> Selected excerpt:
>>
Soundtrack album by various artists
- Released: 16 September 2016
- Length: 71:17
- Label: Polydor

Singles from Bridget Jones's Baby: Original Motion Picture Soundtrack
- "Still Falling for You" Released: 19 August 2016; "Meteorite" Released: 13 September 2016;

= Bridget Jones's Baby: Original Motion Picture Soundtrack =

2016 soundtrack album by various artists

Bridget Jones's Baby: Original Motion Picture Soundtrack is the soundtrack album to the 2016 film Bridget Jones's Baby, directed by Sharon Maguire. It was released on 16 September 2016 by Polydor Records.

==Promotion==
The first single to be released from the soundtrack was "Still Falling for You" by English singer Ellie Goulding and co-written by Tove Lo. Issued on 19 August 2016, Goulding first teased the track and its accompanying music video on Instagram, posting a short preview of the song's visual, which shows the pop star shrouded in silhouette as she stands in front of a projection. "Still Falling for You" became a top ten hit in various music markets, including the Czech Republic, Hungary, Poland, Slovakia, Slovenia, and Switzerland. The song reached Platinum status in Brazil and the United Kingdom.
<<
> Exercise objective:
Repeat word for word the stretch of the soundtrack article from "Bridget Jones's Baby: Original Motion Picture Soundtrack is" through "the United Kingdom.". The lines that come next aren't needed for anything here.

> Data provided:
>>
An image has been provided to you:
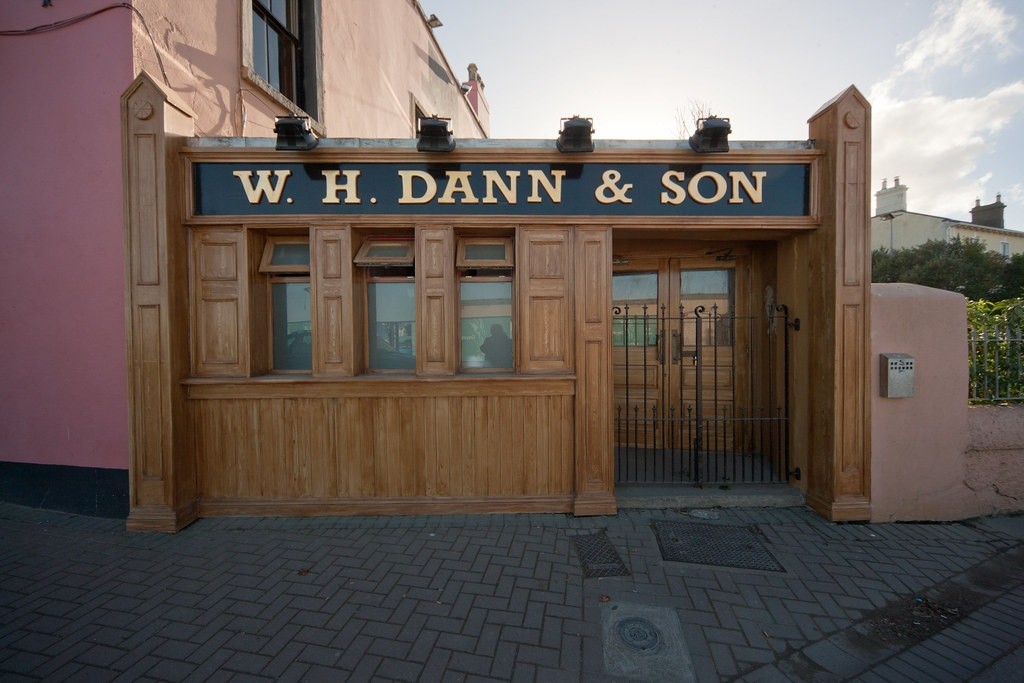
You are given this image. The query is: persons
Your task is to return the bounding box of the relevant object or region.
[480,324,512,368]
<<
> Worked answer:
Bridget Jones's Baby: Original Motion Picture Soundtrack is the soundtrack album to the 2016 film Bridget Jones's Baby, directed by Sharon Maguire. It was released on 16 September 2016 by Polydor Records.

==Promotion==
The first single to be released from the soundtrack was "Still Falling for You" by English singer Ellie Goulding and co-written by Tove Lo. Issued on 19 August 2016, Goulding first teased the track and its accompanying music video on Instagram, posting a short preview of the song's visual, which shows the pop star shrouded in silhouette as she stands in front of a projection. "Still Falling for You" became a top ten hit in various music markets, including the Czech Republic, Hungary, Poland, Slovakia, Slovenia, and Switzerland. The song reached Platinum status in Brazil and the United Kingdom.